One man's grief is another man's joy! Microsoft warmly welcomes SAP to the Azure platform and will gladly transfer 70 million euros over the next three years.
The opportunities for Microsoft are huge because SAP no longer has the resources to move Leonardo and C/4 forward fast enough, see Deadline 2025.
Any AI and IoT extension to the core SAP system is better off in Azure. Microsoft's offerings are not only cheaper, but also more comprehensive - and original:
While SAP has to help itself to Nvidia in terms of AI, Microsoft has either developed itself or relied on the open source community. C/4 is inferior to Microsoft CRM in almost all respects, and of course Salesforce as well.
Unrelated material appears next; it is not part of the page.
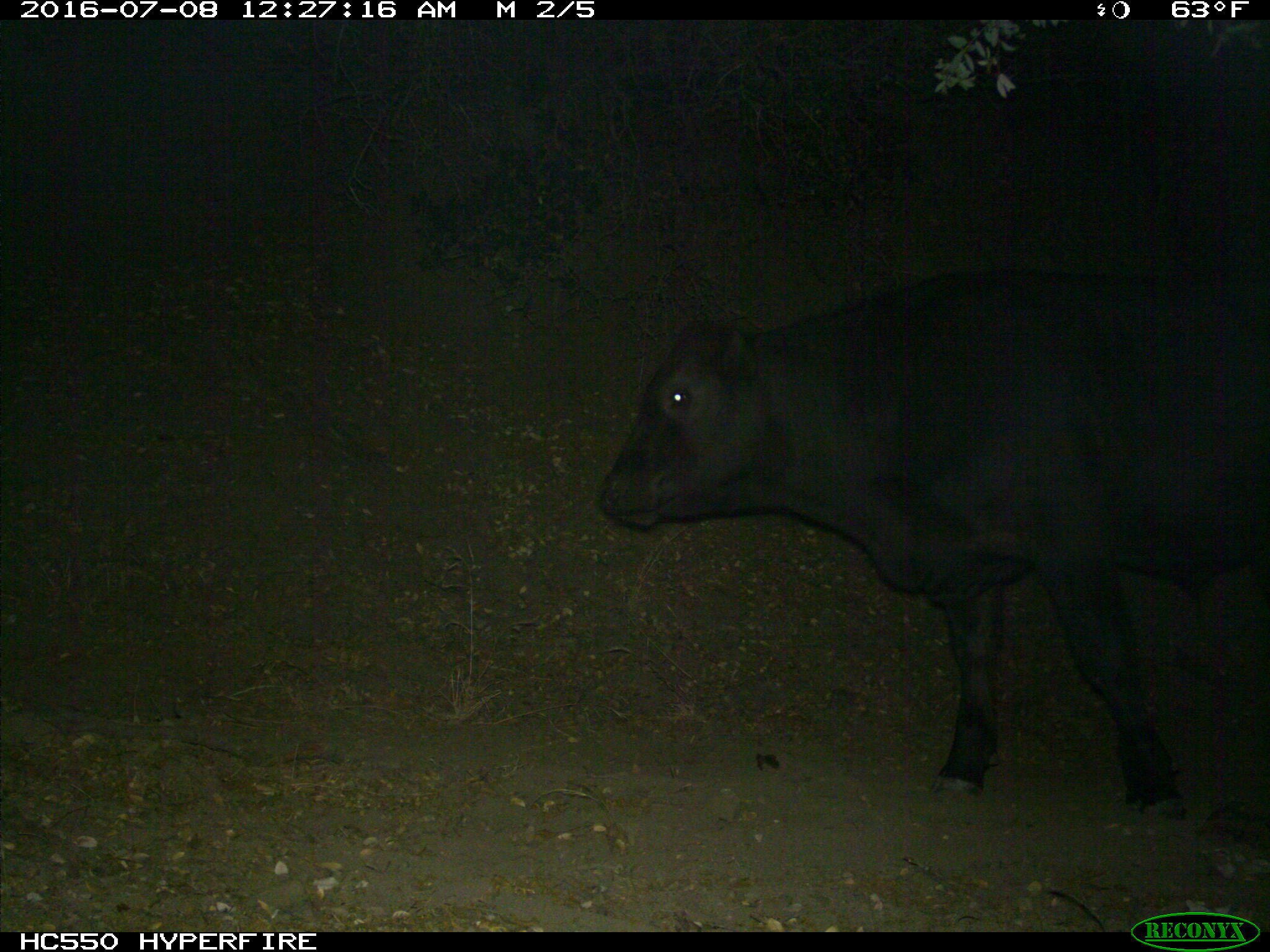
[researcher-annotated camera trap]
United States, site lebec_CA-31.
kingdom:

US analyst Josh Greenbaum is already predicting a replacement of C/4 by Dynamics CRM based on the aforementioned Open Data Initiative from Microsoft, SAP, and Adobe.
SAP in the back office and Microsoft in the front office based on the Azure cloud platform could become "The Ultimate Enterprise Software Alliance". The probability is high because it would be a win-win-win situation.
Not only SAP's existing customers would gain, but also Microsoft through its successful entry into the enterprise software market and, of course, SAP, because the ERP world market leader could then finally concentrate on its unique core competencies again.